Pour sa première saison dans l’élite le club réalise un beau parcours en décrochant la 5e place s’offrant par ailleurs des victoires de prestige face au Rapid, l’Austria et le Strum Graz. Slobodan Grubor quitte alors son poste après des désaccords avec ses dirigeants.

En 2013/2014 un nouvel entraîneur arrive à la tête de Wolfsberger : il s’agit de Dietmar Kühbauer connu notamment par les parisiens pour avoir disputé la finale de la coupe des coupes en 1996 avec le Rapid Vienne. Cet ancien milieu possède un CV intéressant, outre le Rapid il a joué à Wolfsburg et surtout à la Real Sociedad durant 3 saisons.
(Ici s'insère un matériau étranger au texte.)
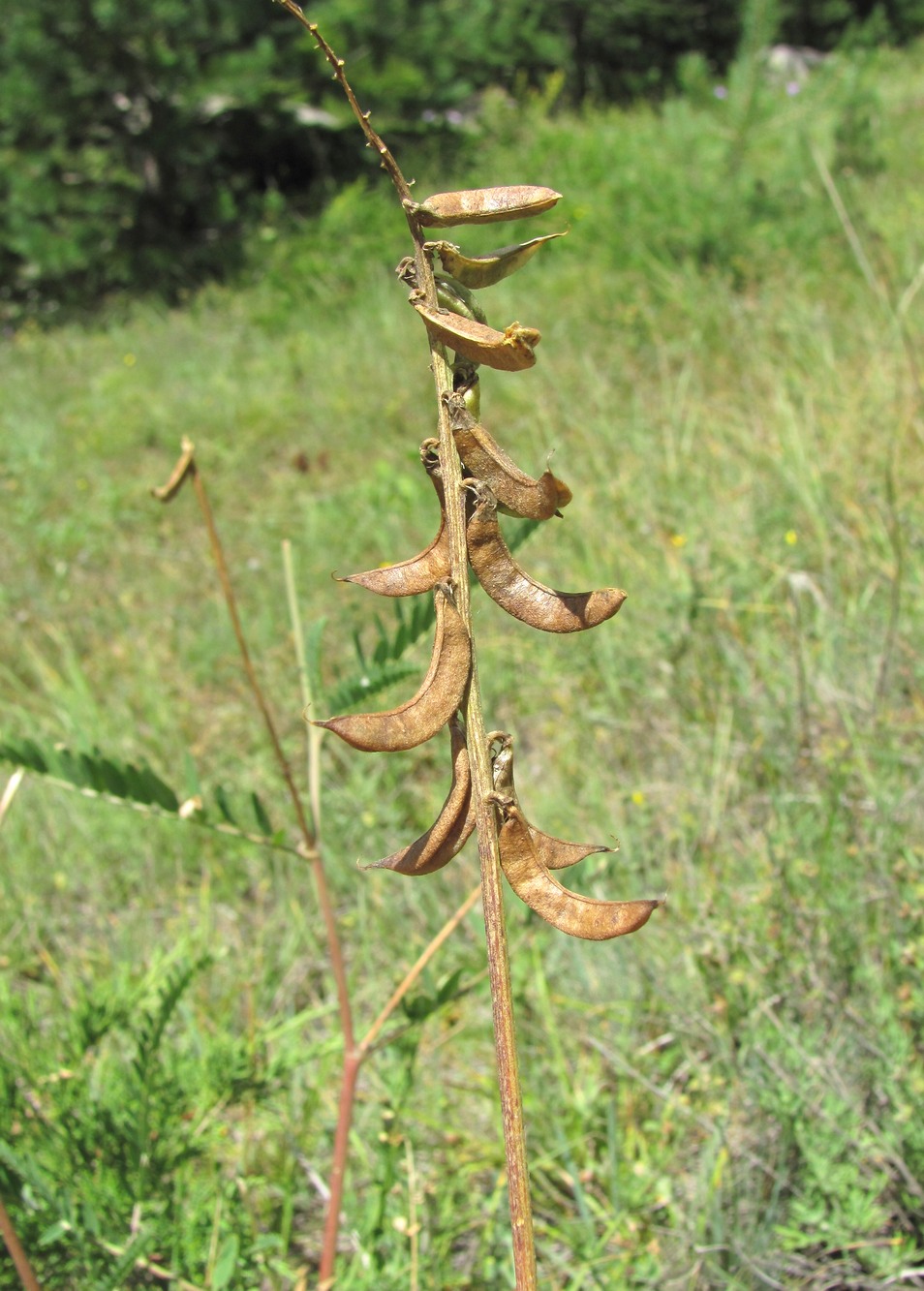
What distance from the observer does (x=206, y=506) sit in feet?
3.70

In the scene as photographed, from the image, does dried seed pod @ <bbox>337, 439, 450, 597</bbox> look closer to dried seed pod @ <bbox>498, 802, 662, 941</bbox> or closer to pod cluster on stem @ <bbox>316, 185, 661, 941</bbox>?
pod cluster on stem @ <bbox>316, 185, 661, 941</bbox>

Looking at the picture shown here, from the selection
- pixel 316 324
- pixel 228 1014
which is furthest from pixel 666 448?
pixel 316 324

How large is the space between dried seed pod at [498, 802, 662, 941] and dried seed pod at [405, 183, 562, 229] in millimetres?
342

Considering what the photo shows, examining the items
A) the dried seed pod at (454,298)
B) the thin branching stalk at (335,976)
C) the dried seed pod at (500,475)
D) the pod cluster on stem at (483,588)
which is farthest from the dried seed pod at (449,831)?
the thin branching stalk at (335,976)

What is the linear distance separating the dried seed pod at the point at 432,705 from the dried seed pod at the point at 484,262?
0.62 ft

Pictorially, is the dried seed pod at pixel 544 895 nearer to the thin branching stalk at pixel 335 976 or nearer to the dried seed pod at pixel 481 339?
the dried seed pod at pixel 481 339

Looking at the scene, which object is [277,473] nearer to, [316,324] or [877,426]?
[316,324]

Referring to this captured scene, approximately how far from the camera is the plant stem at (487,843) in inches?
21.7

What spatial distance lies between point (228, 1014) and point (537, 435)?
8.85 ft

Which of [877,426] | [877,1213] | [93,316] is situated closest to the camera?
[877,1213]

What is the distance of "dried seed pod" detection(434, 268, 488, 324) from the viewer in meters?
0.56

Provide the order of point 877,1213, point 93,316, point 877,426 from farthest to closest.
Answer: point 93,316, point 877,426, point 877,1213

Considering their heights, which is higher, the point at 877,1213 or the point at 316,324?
the point at 877,1213

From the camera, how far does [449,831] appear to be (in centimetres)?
60
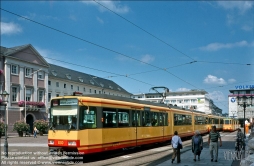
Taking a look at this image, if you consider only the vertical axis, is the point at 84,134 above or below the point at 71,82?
below

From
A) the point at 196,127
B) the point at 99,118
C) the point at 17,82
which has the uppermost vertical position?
the point at 17,82

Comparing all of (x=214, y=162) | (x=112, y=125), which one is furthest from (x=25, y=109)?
(x=214, y=162)

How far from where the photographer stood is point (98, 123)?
14.3m

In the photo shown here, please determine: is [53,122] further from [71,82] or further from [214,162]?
[71,82]

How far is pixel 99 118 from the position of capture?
14.4 metres

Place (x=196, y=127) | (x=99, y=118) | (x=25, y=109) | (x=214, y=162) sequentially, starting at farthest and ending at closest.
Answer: (x=25, y=109) < (x=196, y=127) < (x=99, y=118) < (x=214, y=162)

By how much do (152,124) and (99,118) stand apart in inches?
268

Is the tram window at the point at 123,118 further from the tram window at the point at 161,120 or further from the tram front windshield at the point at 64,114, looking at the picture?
the tram window at the point at 161,120

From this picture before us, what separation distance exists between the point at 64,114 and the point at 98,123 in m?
1.66

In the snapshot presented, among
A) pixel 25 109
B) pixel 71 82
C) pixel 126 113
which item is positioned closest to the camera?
pixel 126 113

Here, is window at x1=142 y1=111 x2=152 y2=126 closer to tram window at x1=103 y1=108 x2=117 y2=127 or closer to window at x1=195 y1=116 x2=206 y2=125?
tram window at x1=103 y1=108 x2=117 y2=127

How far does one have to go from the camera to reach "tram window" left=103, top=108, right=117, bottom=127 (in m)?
14.8

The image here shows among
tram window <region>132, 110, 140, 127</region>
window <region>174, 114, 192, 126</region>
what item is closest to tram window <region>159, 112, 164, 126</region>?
window <region>174, 114, 192, 126</region>

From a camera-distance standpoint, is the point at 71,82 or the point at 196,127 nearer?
the point at 196,127
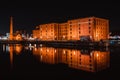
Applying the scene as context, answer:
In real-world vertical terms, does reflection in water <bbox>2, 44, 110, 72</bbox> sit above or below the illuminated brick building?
below

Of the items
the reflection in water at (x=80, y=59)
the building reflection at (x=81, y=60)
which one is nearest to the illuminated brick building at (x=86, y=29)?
the reflection in water at (x=80, y=59)

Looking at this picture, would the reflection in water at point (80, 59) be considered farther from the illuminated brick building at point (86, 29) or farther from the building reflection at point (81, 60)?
the illuminated brick building at point (86, 29)

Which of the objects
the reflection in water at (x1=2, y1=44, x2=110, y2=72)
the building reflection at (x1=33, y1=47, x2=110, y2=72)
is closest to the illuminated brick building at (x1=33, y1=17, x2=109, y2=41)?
the reflection in water at (x1=2, y1=44, x2=110, y2=72)

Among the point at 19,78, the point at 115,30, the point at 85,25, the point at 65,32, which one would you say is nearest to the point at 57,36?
the point at 65,32

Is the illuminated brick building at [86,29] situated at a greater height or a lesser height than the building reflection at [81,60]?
greater

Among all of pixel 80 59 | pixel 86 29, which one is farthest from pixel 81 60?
pixel 86 29

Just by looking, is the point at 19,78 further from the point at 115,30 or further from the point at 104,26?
the point at 115,30

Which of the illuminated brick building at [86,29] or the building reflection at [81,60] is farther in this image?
the illuminated brick building at [86,29]

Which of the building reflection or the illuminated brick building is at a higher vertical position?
the illuminated brick building

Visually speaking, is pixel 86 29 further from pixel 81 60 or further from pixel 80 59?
pixel 81 60

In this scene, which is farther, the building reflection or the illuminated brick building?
the illuminated brick building

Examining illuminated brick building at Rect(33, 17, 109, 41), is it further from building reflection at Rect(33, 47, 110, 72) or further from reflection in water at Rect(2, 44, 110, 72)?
building reflection at Rect(33, 47, 110, 72)

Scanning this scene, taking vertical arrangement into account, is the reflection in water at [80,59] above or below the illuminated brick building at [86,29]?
below

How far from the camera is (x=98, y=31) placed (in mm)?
81250
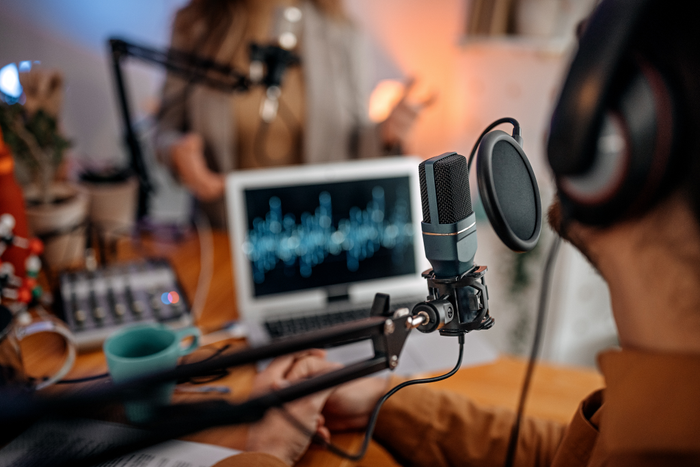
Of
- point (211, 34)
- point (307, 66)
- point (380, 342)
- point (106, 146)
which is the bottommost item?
point (380, 342)

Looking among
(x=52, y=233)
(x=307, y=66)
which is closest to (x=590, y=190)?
(x=52, y=233)

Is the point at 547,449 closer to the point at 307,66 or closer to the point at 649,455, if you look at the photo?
the point at 649,455

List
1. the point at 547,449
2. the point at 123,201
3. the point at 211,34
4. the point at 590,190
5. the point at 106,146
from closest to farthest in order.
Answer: the point at 590,190
the point at 547,449
the point at 123,201
the point at 211,34
the point at 106,146

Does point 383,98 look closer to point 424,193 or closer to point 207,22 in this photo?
point 207,22

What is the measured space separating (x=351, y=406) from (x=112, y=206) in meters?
0.85

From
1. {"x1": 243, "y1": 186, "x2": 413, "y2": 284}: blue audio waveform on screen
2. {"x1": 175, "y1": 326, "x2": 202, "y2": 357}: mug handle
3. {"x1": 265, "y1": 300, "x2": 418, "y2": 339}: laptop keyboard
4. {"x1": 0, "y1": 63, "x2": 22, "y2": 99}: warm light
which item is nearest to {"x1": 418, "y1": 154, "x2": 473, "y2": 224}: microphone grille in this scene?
{"x1": 175, "y1": 326, "x2": 202, "y2": 357}: mug handle

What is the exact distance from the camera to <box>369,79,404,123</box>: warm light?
1.80m

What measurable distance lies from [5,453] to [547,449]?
61 centimetres

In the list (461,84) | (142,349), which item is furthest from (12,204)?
(461,84)

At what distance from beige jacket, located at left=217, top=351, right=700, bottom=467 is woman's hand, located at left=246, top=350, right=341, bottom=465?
0.07 m

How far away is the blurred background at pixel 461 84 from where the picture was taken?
1549 millimetres

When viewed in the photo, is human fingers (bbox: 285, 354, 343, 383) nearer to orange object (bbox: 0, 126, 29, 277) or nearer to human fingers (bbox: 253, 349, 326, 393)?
human fingers (bbox: 253, 349, 326, 393)

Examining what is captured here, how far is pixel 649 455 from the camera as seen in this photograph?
302 mm

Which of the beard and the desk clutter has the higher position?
the beard
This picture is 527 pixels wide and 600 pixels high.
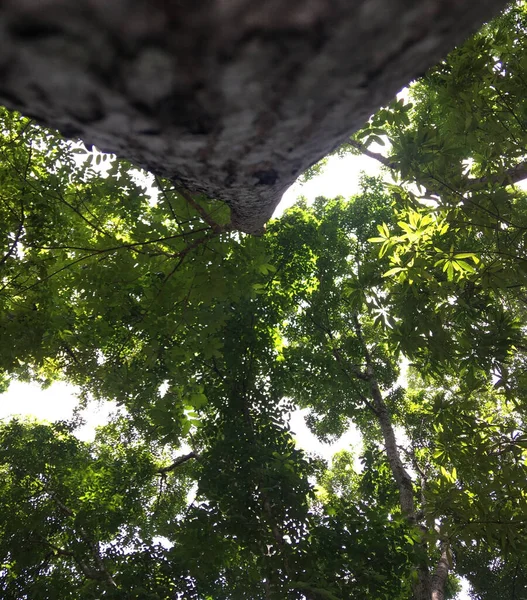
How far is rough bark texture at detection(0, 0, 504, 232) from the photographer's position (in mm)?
466

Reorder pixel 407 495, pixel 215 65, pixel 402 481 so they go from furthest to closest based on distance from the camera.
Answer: pixel 402 481 < pixel 407 495 < pixel 215 65

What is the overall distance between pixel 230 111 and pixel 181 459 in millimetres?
9017

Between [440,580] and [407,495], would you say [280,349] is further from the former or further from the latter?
[440,580]

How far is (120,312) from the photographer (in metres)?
3.89

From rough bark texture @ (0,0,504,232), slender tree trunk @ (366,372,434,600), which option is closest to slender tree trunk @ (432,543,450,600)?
slender tree trunk @ (366,372,434,600)

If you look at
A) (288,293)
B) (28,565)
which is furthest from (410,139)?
(28,565)

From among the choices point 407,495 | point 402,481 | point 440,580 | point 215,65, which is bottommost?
point 440,580

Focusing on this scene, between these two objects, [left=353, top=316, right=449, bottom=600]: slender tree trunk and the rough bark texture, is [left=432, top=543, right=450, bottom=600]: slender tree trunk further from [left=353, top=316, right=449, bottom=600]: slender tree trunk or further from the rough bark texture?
the rough bark texture

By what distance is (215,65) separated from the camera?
0.52 m

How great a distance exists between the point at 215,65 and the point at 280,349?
7.05 meters

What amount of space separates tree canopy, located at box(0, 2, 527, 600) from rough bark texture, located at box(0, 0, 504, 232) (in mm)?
1346

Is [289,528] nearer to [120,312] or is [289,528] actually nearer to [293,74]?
[120,312]

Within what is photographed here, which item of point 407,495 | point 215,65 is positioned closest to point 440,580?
point 407,495

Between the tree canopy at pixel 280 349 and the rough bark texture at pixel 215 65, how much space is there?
135 centimetres
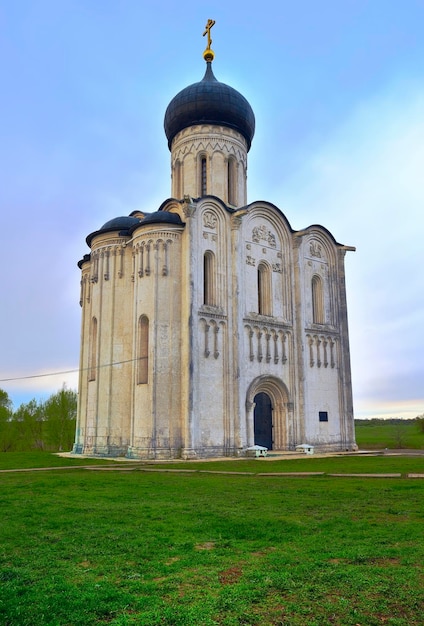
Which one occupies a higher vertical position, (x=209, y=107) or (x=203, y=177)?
(x=209, y=107)

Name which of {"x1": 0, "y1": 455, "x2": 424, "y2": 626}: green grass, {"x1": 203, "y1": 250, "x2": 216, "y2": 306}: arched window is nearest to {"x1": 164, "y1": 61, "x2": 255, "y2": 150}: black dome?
{"x1": 203, "y1": 250, "x2": 216, "y2": 306}: arched window

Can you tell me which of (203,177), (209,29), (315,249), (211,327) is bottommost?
(211,327)

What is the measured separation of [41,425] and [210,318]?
2155 centimetres

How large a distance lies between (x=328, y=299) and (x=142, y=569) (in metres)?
24.6

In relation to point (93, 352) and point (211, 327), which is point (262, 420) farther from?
point (93, 352)

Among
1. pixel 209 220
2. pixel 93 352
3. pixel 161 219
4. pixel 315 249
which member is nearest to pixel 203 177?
pixel 209 220

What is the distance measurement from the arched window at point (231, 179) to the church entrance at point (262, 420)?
10467mm

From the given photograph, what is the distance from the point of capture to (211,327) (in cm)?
2256

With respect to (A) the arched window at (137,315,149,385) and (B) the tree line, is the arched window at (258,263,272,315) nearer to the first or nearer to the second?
(A) the arched window at (137,315,149,385)

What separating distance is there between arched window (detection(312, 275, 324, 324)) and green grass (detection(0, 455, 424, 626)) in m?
18.0

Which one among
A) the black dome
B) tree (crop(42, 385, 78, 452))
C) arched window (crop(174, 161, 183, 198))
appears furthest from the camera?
tree (crop(42, 385, 78, 452))

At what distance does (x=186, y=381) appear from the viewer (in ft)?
69.7

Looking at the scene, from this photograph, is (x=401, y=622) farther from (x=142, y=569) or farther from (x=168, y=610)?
(x=142, y=569)

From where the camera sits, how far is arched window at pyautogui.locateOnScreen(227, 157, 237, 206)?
2762 centimetres
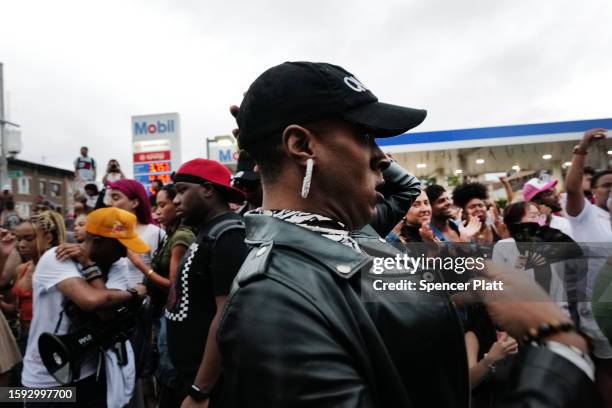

Ce passage au pays basque a conditionné sa philosophie de jeu qu’il souhaite développer maintenant en tant qu’entraineur : possession et technique avant tout. Pour sa première saison à la tête de Wolfsberger Kühbauer réussit à maintenir l’équipe avec une 7e place honorable (50 inscrits 63 encaissés). Après une sensation de transition, le coach Kühbauer peut enfin appliquer sa méthode tout en continuant avec le groupe dont il disposait déjà.

L’effectif de Wolfsberegr ne possède aucun poids lourd de la Bundesliga mais plutôt de vieux routards du football européen : l’ailier brésilien Silvio qui a fait ses classes en Suisse et en D2 allemande, le milieu espagnol Jacobo Ynclán formé à l’Atlético Madrid mais n’a presque jamais connu l’équipe première, le buteur hongrois Attila Simon (un peu plus de 80 buts en 10 saisons mais blessé en ce début de saison), le défenseur serbe Nemanja Rnic pur produit du Partizan Belgrade … Un certain cosmopolitisme règne ainsi à Wolfsberger.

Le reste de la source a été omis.